Another attractive aspect of "Veep" for Louis-Dreyfus is the schedule; the first season runs only eight episodes. "I couldn't have done it otherwise," she says. "We shoot on location, and I couldn't be gone from home for 22 episodes. Also, because of the style of the show, it's a very demanding workday. On one hand, thank God, because I'm away from home and if I wasn't busy, I would have lost my shit."

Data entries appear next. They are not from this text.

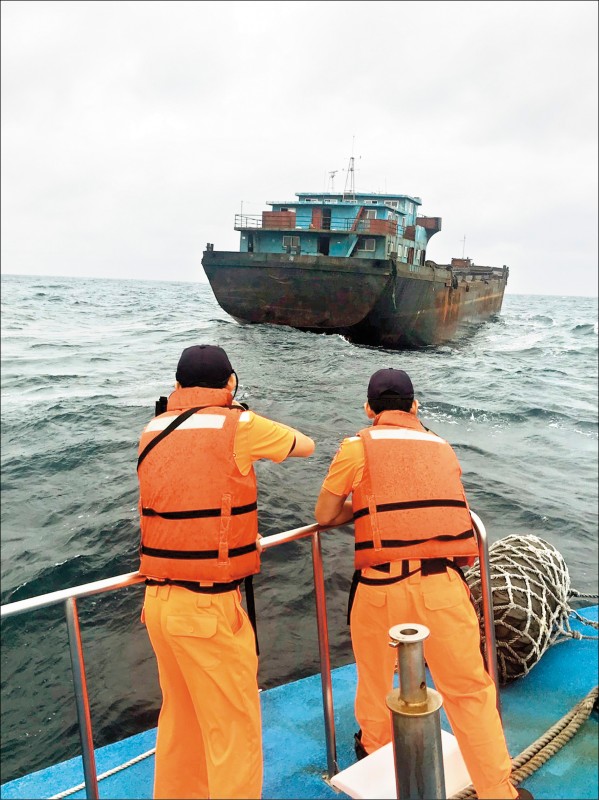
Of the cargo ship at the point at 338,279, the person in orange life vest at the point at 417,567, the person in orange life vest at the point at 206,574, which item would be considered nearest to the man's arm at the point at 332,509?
the person in orange life vest at the point at 417,567

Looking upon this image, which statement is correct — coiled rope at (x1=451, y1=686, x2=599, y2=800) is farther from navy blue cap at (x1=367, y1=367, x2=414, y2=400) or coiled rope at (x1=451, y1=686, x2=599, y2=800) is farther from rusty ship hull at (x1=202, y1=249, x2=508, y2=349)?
rusty ship hull at (x1=202, y1=249, x2=508, y2=349)

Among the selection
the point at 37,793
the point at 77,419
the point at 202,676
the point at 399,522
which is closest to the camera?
the point at 202,676

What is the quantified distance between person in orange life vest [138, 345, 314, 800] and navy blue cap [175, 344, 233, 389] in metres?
0.05

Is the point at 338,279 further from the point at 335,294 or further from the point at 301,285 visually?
the point at 301,285

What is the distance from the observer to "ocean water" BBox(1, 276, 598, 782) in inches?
195

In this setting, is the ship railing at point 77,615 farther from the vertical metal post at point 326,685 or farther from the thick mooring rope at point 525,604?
the thick mooring rope at point 525,604

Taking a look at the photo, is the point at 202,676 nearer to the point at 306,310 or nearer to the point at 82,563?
the point at 82,563

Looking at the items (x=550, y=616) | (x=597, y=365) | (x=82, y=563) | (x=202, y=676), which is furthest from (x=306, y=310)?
(x=202, y=676)

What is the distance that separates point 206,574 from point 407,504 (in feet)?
2.51

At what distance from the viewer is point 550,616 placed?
3189mm

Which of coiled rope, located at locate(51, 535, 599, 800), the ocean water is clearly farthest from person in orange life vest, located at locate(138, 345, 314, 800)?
the ocean water

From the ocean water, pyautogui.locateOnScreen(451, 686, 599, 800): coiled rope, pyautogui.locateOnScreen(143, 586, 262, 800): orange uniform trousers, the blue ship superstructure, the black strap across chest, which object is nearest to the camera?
pyautogui.locateOnScreen(143, 586, 262, 800): orange uniform trousers

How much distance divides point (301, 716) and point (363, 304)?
18041mm

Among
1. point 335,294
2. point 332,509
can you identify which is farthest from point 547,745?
point 335,294
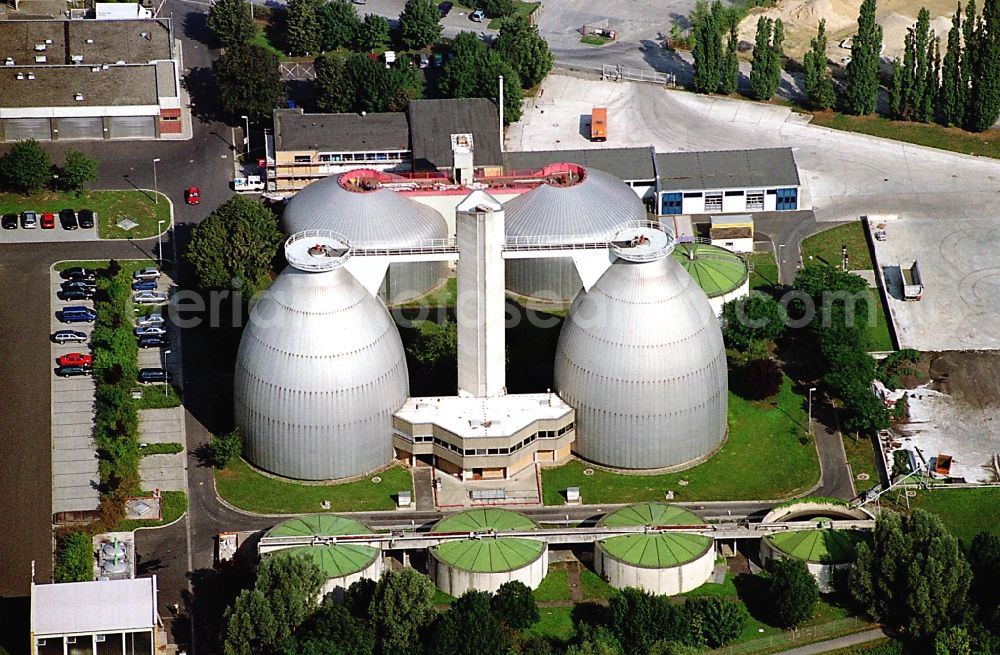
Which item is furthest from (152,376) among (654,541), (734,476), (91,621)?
(734,476)

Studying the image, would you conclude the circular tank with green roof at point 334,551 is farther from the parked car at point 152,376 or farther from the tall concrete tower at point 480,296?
→ the parked car at point 152,376

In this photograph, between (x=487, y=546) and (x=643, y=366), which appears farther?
(x=643, y=366)

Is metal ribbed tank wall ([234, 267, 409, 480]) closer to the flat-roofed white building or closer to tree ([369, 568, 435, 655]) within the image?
tree ([369, 568, 435, 655])

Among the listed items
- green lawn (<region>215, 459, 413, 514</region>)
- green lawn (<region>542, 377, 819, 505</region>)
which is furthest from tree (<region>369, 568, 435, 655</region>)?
green lawn (<region>542, 377, 819, 505</region>)

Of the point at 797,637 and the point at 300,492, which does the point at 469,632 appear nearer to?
the point at 797,637

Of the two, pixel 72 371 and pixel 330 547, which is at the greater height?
pixel 72 371
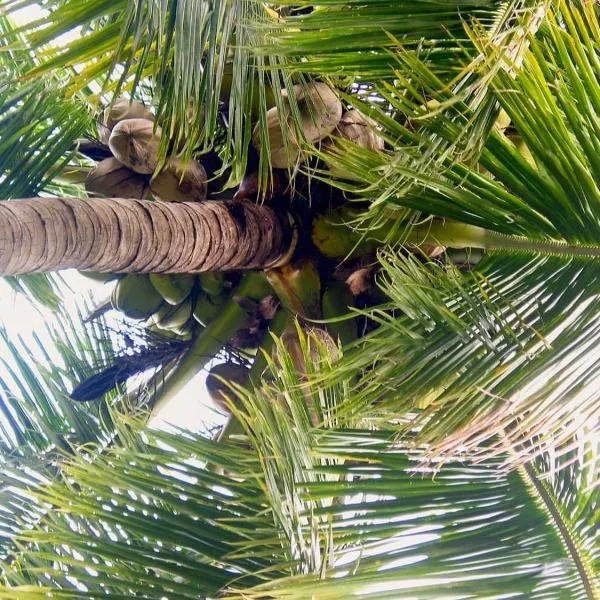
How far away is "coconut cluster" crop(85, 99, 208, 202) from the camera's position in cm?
235

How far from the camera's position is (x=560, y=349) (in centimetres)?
133

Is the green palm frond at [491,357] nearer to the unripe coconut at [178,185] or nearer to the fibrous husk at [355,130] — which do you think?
the fibrous husk at [355,130]

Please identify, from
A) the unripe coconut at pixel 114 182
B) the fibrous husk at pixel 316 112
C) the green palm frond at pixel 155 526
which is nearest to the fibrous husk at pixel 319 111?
the fibrous husk at pixel 316 112

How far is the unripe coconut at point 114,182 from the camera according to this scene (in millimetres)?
2430

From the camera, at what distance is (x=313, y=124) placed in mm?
2141

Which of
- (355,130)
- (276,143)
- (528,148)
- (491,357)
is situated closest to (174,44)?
(276,143)

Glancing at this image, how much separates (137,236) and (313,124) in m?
0.59

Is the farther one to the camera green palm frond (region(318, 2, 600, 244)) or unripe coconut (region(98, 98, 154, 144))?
unripe coconut (region(98, 98, 154, 144))

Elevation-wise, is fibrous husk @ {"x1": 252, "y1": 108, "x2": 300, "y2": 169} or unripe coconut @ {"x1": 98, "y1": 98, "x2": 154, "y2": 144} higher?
unripe coconut @ {"x1": 98, "y1": 98, "x2": 154, "y2": 144}

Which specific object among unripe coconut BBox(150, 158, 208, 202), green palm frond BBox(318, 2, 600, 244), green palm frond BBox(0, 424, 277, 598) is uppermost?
unripe coconut BBox(150, 158, 208, 202)

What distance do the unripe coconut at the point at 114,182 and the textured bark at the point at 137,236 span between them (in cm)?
38

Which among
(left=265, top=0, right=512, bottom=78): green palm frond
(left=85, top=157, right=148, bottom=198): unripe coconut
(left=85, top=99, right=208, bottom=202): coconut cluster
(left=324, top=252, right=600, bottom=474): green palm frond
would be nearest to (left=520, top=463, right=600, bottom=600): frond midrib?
(left=324, top=252, right=600, bottom=474): green palm frond

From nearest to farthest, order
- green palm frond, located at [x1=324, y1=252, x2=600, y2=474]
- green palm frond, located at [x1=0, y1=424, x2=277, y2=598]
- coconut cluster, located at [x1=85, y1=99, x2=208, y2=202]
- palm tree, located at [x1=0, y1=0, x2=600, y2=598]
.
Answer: green palm frond, located at [x1=324, y1=252, x2=600, y2=474], palm tree, located at [x1=0, y1=0, x2=600, y2=598], green palm frond, located at [x1=0, y1=424, x2=277, y2=598], coconut cluster, located at [x1=85, y1=99, x2=208, y2=202]

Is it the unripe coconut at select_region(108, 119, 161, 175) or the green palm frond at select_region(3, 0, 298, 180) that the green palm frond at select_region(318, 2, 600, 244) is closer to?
the green palm frond at select_region(3, 0, 298, 180)
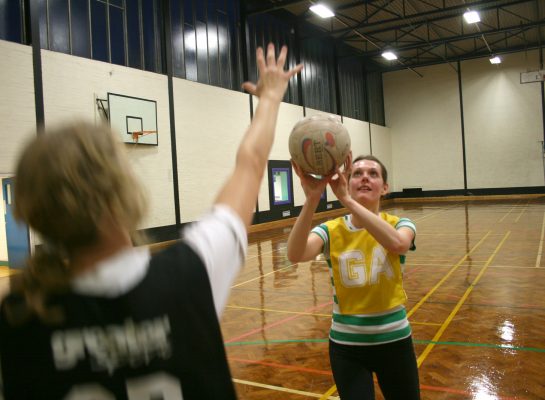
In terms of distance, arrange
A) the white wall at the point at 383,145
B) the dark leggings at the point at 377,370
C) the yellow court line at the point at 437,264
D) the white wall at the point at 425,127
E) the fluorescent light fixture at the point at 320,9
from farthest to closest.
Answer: the white wall at the point at 425,127, the white wall at the point at 383,145, the fluorescent light fixture at the point at 320,9, the yellow court line at the point at 437,264, the dark leggings at the point at 377,370

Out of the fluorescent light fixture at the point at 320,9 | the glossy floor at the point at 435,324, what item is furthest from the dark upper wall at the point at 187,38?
the glossy floor at the point at 435,324

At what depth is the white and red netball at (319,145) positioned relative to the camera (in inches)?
90.4

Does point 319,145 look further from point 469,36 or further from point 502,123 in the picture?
point 502,123

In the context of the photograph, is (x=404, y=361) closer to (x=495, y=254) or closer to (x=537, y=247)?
(x=495, y=254)

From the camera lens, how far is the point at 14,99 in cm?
895

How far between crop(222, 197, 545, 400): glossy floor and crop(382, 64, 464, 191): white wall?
1641cm

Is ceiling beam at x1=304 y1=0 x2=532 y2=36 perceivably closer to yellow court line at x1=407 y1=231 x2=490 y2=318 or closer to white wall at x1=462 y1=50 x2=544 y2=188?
white wall at x1=462 y1=50 x2=544 y2=188

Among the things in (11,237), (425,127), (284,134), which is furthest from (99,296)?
(425,127)

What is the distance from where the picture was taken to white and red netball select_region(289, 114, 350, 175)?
2297mm

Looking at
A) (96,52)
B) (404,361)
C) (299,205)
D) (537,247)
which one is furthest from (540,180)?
(404,361)

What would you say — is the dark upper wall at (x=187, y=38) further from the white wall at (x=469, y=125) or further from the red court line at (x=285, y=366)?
the red court line at (x=285, y=366)

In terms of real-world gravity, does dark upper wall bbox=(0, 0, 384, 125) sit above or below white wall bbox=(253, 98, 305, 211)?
above

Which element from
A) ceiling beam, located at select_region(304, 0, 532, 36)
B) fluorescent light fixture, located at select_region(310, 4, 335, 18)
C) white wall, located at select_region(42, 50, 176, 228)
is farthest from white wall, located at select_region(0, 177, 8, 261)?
ceiling beam, located at select_region(304, 0, 532, 36)

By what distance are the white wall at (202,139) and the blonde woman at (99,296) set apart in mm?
11982
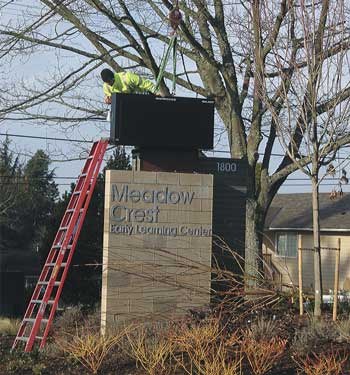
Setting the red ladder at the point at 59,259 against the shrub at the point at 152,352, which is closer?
the shrub at the point at 152,352

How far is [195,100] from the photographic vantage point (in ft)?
42.7

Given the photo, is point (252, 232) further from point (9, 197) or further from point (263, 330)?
point (9, 197)

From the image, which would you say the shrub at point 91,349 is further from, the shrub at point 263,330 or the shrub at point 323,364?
the shrub at point 323,364

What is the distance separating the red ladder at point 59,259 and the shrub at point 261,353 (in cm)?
306

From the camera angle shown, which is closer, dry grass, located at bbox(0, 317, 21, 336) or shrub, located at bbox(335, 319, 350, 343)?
shrub, located at bbox(335, 319, 350, 343)

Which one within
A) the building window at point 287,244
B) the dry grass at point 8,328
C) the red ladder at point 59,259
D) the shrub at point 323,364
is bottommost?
the shrub at point 323,364

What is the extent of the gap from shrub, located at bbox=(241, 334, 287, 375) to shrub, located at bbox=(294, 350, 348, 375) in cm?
24

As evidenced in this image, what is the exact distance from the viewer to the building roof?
120ft

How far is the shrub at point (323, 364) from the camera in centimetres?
803

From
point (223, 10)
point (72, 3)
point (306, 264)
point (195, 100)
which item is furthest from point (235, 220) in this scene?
point (306, 264)

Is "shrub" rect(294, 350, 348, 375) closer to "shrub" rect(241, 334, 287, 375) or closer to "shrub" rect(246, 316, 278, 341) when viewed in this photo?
"shrub" rect(241, 334, 287, 375)

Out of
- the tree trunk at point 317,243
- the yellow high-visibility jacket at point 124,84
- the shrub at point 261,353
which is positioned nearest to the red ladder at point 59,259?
the yellow high-visibility jacket at point 124,84

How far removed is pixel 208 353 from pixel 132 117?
15.7 feet

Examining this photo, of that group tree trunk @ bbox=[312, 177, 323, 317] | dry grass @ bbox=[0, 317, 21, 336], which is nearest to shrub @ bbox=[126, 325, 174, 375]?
tree trunk @ bbox=[312, 177, 323, 317]
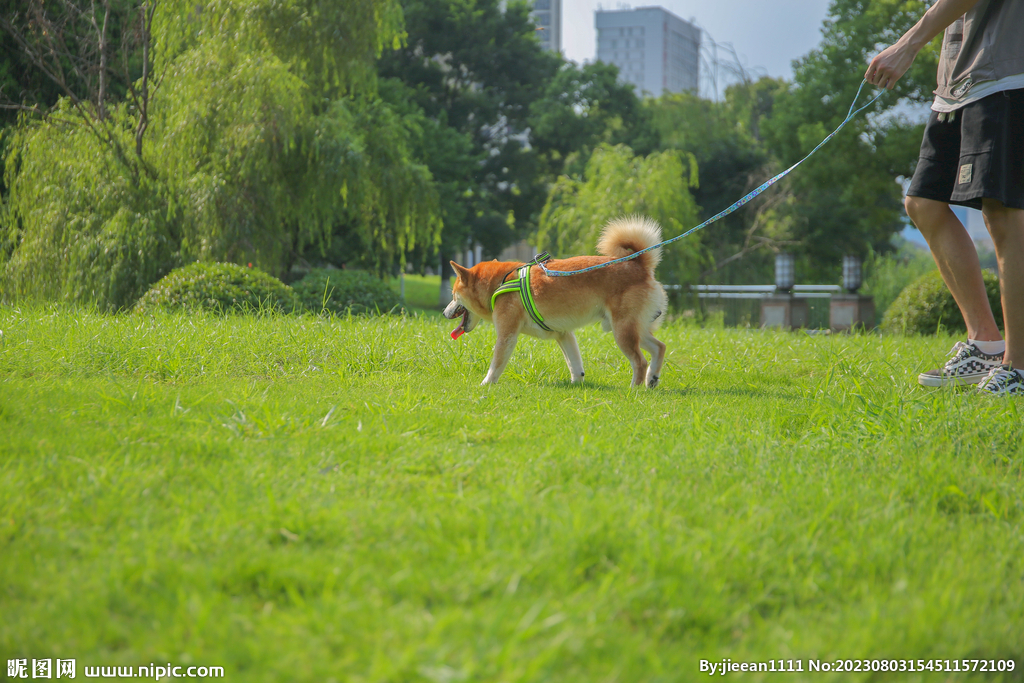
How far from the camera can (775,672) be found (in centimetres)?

With her previous series, Louis-Dreyfus says she didn't have much time to pursue outside projects. Though she's appeared in films such as Rob Reiner's "North" and "Father's Day" with Billy Crystal and Robin Williams, Louis-Dreyfus hasn't been seen on the big screen since 1997's "Deconstructing Harry." "When we had our hiatuses, I really wanted my hiatus," she says. "So I've never really known how to marry the moviemaking life with my own life. So there have been a handful of projects I didn't do because I just couldn't leave home, and a lot of my agents thought I was out of my mind. But you can't do everything. At the end of the day, I wanted to raise my children."
But Louis-Dreyfus plans to do more films. She is attached to star in the next film from "Please Give" writer-director Nicole Holofcener. In addition, she and her husband, Brad Hall, produced a short called "Picture Perfect" that is making the festival rounds; Louis-Dreyfus stars in it, and Hall wrote and directed. "We had such a good time working together, and it was our way of kind of dipping our toe into the independent film world," she says. "So we're going to do it again." She adds that she enjoys developing projects and producing while admitting that it's hard work. "I like feeling more in control of the product, and at this point I like to think I bring something to the project," she says. "It feels like your baby you're putting out there, and you want to take care of it." Still, she says she will gladly be an actor for hire. And when it comes to dream roles or projects, she has only one guideline. "I want to do good work," she says simply. "Whatever is out there that's good, I would like to do it."